4.1.5 Dependency Modeling

Dependency modeling involves finding a model that describes important dependencies between variables. There are two levels of dependency models: (1) the structural level of the model specifies (usually in graphical form) which variables are locally dependent on each other; (2) the quantitative level of the model specifies the strength of the dependencies, using some numerical scale. For example, PDNs use conditional independence to specify structural aspects of the model, and probabilities or correlations to specify the strength of dependencies (Glymour et al. 1987; Heckerman 1996). PDNs are used in an increasing number of application domains, such as databases, information Development of expert systems for probabilistic medicine in the fields of retrieval and human genome modeling.

4.1.6 Variation and Deviation Analysis

Change and deviation detection focuses on finding the most significant changes in previously measured or normative data.

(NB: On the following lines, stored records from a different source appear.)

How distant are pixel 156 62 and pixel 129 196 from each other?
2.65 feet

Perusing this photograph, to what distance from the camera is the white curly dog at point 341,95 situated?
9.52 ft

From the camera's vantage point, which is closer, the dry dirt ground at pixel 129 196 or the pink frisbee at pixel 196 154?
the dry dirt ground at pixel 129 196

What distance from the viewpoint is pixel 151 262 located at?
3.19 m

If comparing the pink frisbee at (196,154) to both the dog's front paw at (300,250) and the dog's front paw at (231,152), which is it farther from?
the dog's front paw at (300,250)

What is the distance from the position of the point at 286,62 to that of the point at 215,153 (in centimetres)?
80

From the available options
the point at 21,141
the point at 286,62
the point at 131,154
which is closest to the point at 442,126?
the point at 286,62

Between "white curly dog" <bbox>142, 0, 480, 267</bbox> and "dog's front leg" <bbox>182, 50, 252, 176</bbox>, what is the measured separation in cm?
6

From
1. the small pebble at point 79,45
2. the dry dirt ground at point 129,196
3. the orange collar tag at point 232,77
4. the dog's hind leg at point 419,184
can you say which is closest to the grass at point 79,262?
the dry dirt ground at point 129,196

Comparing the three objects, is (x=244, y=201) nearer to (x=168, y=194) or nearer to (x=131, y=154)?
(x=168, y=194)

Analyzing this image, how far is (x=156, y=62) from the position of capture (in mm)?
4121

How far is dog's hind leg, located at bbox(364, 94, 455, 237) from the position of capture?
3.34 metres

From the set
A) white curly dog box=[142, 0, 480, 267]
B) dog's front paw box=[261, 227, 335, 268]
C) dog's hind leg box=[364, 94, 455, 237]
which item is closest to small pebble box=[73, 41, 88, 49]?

4.2 Components of Data Mining Algorithms

The next step is to construct concrete algorithms to implement the general approach we outline. We can identify three main components in any data mining algorithm: (1) model representation, (2) model evaluation, and (3) search.

This simplified view is not necessarily complete or all-encompassing; rather, it is a convenient way of expressing key concepts of data mining algorithms in a relatively unified and compact manner.

4.2.1 Model representation

Model representation is a language used to describe discoverable patterns. If the representation is too limited, no amount of training time or examples will produce an accurate model for the data. It is important that data analysts fully understand the representativeness assumptions that may be inherent in a particular methodology. It is also important that algorithm designers clearly state which representative assumptions are made by a particular algorithm. Note that the representational power of the model increases the danger of overfitting the training data, thereby reducing prediction accuracy on unseen data.

4.2.2 Model evaluation criteria

Is a quantitative description that expresses the degree to which a particular model (a model and its parameters) achieves the goals of the KDD process. For example, predictive models are often judged on the basis of their empirical predictive accuracy on some test set. Descriptive models can be evaluated along the dimensions of predictive accuracy, novelty, utility, and understandability of the fitted models.

4.2.3 Search method

The search method consists of two parts: (1) parameter search; (2) model search.
Once the model representation (or representation family) and model evaluation criteria are fixed, then the data mining problem becomes a pure optimization task: find parameters and models that optimize the evaluation criteria from the selected model family. In parameter search, the algorithm must search for parameters that optimize model evaluation criteria given observed data and a fixed model representation. Model search occurs as a cycle of parameter search methods: the model representation is changed in order to consider a range of models.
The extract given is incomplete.